The victim willingly hands over the keys because they believe it is a normal installation requirement.

WallSpace fake product page used as a distribution lure (Source – Moonlock)

The DMG path through the fake WallSpace app is equally deceptive but slightly simpler from the victim’s perspective. Mounting the disk image reveals three files: an installer script, a README file, and a Terminal shortcut.

The README walks the victim through the steps while the shortcut opens Terminal automatically from the mounted volume. The installer script, despite being nearly 299 KB, presents itself as a block of plain text.

When decoded, the same malware implant used in the ClickFix chain emerges.

Hijacked YouTube channel hosting the fake WallSpace video (Source – Moonlock)

Moonlock Lab’s analysis confirmed that the malware binary is a 27.74 MB multi-architecture Mach-O file built for both Apple Silicon and Intel Macs.

At the time of discovery, only 10 out of 64 vendors on VirusTotal flagged it, meaning the vast majority of standard detection tools would have missed it entirely.

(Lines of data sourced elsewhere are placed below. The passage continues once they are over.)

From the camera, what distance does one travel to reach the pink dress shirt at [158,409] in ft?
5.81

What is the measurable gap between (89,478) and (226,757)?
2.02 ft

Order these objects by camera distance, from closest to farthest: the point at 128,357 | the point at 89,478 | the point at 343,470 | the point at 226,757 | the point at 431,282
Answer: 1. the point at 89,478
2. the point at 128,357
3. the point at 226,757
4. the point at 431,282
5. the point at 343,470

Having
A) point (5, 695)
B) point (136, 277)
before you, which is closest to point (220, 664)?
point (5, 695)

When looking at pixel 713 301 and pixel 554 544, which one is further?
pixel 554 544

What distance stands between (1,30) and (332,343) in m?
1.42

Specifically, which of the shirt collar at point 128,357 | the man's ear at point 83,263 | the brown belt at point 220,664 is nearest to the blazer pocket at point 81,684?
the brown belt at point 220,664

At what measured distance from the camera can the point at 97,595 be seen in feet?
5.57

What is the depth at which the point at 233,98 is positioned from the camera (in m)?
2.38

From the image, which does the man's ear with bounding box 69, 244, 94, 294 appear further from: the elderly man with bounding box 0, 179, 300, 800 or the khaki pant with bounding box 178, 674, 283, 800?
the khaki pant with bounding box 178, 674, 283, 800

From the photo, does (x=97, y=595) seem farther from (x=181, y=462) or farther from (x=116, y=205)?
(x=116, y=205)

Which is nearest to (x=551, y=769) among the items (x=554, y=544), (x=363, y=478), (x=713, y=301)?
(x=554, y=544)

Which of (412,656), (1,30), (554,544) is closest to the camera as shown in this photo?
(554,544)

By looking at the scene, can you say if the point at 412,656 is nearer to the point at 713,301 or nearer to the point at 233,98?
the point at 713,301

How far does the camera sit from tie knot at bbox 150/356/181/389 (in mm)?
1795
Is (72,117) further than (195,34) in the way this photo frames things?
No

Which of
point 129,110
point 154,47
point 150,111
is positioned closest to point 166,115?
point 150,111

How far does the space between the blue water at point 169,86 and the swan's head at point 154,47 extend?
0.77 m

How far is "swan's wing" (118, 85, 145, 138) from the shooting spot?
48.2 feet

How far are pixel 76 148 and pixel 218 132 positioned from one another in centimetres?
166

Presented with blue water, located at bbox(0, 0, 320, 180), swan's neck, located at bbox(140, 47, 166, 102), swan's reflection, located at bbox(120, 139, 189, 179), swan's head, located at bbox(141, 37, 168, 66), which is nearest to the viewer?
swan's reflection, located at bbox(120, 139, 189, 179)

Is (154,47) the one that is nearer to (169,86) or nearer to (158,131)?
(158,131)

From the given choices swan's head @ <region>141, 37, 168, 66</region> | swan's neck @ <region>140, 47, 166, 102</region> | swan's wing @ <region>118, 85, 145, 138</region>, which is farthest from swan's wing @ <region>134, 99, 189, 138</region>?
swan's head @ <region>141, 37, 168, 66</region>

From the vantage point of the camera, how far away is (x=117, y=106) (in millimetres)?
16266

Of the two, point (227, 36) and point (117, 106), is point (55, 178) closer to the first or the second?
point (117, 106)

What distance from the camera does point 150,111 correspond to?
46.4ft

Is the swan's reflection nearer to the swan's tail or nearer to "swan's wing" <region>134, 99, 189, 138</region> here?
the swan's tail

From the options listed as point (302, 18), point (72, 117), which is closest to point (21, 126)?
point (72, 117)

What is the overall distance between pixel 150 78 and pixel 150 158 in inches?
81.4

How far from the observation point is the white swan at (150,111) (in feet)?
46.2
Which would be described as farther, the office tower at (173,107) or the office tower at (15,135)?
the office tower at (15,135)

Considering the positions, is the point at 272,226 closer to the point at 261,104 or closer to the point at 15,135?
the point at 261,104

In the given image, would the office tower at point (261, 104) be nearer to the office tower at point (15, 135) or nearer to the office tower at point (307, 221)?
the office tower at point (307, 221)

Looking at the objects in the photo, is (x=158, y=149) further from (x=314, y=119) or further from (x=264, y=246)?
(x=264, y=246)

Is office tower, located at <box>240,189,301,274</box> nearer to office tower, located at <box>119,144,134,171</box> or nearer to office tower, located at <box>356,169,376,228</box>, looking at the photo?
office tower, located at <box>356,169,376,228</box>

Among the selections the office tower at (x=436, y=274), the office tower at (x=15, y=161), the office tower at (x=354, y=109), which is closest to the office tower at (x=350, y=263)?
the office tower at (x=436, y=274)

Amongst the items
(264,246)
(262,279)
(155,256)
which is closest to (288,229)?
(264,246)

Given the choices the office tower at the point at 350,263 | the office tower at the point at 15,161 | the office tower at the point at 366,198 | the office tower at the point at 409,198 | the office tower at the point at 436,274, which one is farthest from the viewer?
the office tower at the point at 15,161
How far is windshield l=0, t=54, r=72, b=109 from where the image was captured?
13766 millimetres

Users and security teams should take the following steps to protect against notnullOSX and similar threats:

  • Never paste Terminal commands sourced from a browser, a document, or a YouTube video description.
  • Treat any application that requests Full Disk Access during installation as suspicious and verify the developer before granting it.
  • Regularly audit the folder ~/Library/LaunchAgents/ for unfamiliar or unexpected files.
  • Security teams should block and monitor outbound connections to mactest-6b2ab-default-rtdb[.]firebaseio.com and flag Mach-O binaries downloaded from cdn.filestackcontent[.]com.
  • Alert on any process calling xattr -rd com.apple.quarantine from a browser or document context.
  • Check the /tmp directory regularly for short-lived Mach-O files, especially those with names matching patterns like SystemInfoGrab, CryptoWalletsGrab, or ReplaceApp.